[INFORMATION SUPPLIED — start]

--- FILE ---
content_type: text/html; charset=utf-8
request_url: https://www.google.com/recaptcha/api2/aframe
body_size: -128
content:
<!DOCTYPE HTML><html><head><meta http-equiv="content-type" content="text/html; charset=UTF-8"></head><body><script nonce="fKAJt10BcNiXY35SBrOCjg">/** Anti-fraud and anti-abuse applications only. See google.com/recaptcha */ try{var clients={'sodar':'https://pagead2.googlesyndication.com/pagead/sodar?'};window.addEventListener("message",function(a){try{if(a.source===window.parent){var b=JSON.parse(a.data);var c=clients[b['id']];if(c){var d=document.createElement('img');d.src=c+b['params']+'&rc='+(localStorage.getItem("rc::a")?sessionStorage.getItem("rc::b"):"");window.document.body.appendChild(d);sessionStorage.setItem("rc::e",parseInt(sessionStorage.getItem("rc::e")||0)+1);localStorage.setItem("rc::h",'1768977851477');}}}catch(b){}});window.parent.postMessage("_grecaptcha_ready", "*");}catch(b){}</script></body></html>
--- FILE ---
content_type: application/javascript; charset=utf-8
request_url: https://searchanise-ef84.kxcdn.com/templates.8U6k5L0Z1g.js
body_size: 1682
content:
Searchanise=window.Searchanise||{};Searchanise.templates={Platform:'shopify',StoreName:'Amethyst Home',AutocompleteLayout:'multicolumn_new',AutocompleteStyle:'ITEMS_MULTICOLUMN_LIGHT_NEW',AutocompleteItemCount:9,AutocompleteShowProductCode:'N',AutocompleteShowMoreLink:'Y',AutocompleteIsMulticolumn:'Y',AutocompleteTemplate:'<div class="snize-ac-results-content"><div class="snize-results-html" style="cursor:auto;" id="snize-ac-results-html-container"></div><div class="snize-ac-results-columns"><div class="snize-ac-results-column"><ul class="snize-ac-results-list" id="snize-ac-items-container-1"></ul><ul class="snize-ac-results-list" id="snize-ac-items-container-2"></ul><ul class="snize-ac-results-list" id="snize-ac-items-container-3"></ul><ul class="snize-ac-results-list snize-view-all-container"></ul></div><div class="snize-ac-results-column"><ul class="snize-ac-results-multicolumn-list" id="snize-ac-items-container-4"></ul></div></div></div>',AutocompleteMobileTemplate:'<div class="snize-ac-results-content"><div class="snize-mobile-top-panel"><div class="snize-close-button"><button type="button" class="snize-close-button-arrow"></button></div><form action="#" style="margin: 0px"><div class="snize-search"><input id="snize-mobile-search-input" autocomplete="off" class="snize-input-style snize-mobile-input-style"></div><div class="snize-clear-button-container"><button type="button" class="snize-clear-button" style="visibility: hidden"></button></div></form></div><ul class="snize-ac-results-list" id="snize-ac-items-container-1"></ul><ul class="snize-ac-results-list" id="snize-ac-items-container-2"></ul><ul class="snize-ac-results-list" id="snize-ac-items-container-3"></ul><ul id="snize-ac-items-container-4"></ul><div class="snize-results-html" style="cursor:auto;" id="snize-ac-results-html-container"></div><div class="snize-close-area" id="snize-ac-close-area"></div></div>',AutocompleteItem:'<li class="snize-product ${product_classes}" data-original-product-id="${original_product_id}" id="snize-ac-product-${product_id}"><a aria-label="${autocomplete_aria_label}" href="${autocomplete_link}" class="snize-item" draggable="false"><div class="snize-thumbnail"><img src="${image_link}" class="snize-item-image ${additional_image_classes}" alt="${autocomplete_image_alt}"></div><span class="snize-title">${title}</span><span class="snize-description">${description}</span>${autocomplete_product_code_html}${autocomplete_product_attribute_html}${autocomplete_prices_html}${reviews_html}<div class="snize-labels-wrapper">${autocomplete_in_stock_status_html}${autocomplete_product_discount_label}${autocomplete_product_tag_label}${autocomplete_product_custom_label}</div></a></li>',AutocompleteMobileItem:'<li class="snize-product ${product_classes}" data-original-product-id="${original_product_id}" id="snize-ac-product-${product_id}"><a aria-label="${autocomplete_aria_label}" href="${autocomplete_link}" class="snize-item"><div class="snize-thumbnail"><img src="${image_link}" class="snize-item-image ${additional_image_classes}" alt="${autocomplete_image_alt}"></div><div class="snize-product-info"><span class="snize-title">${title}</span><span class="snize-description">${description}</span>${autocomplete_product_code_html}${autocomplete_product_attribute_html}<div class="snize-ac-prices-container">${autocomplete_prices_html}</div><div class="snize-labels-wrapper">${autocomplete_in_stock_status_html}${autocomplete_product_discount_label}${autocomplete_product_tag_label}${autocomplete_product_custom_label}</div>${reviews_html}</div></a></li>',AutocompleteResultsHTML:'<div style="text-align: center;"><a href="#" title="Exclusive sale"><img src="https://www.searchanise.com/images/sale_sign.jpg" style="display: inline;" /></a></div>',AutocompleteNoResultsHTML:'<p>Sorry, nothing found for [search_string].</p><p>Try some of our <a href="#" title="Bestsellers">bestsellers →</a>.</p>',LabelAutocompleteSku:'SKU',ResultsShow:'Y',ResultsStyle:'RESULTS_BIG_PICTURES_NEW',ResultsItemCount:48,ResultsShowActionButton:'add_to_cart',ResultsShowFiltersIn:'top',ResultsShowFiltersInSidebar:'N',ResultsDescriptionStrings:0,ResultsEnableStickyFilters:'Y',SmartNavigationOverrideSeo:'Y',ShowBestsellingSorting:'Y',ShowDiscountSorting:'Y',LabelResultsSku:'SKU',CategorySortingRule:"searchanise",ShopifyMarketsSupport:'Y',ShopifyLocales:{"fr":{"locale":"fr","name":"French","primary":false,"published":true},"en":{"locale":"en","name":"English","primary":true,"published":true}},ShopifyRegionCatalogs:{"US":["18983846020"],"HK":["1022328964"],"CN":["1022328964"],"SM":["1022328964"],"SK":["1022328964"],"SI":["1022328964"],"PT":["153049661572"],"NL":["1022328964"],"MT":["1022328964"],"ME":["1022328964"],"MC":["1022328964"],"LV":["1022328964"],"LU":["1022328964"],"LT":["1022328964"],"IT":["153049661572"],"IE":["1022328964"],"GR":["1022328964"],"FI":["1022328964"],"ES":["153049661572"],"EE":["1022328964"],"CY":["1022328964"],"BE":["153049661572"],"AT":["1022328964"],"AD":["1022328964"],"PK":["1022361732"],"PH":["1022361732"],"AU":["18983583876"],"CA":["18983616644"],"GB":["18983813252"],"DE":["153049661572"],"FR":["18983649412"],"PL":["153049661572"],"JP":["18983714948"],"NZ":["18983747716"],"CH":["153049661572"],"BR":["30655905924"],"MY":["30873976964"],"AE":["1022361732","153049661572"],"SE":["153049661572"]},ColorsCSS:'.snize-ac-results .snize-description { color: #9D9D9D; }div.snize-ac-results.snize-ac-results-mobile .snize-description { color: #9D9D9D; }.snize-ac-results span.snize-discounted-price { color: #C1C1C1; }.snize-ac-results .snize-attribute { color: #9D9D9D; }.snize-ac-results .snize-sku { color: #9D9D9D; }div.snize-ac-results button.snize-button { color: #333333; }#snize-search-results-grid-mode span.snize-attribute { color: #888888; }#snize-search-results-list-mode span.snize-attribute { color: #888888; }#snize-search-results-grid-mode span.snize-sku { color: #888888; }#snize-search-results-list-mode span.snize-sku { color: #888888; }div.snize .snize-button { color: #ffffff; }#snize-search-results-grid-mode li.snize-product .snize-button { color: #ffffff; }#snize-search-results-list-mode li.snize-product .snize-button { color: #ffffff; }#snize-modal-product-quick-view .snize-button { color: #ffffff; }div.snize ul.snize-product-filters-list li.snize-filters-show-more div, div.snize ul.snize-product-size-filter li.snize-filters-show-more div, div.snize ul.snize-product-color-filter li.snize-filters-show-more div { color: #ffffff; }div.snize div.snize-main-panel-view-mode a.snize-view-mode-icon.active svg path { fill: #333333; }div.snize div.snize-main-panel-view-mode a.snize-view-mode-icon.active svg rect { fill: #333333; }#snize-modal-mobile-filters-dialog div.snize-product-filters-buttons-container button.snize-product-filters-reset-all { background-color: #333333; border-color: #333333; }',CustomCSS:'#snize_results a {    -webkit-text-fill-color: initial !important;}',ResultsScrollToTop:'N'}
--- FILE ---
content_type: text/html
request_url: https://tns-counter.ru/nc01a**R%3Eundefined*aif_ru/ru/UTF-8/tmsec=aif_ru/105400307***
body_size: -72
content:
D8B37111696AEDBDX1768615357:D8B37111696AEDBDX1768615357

[INFORMATION SUPPLIED — finish]

WORK INSTRUCTION: Report the count, and only the count, of lines in the records above that contain "google".

TASK OUTPUT: 2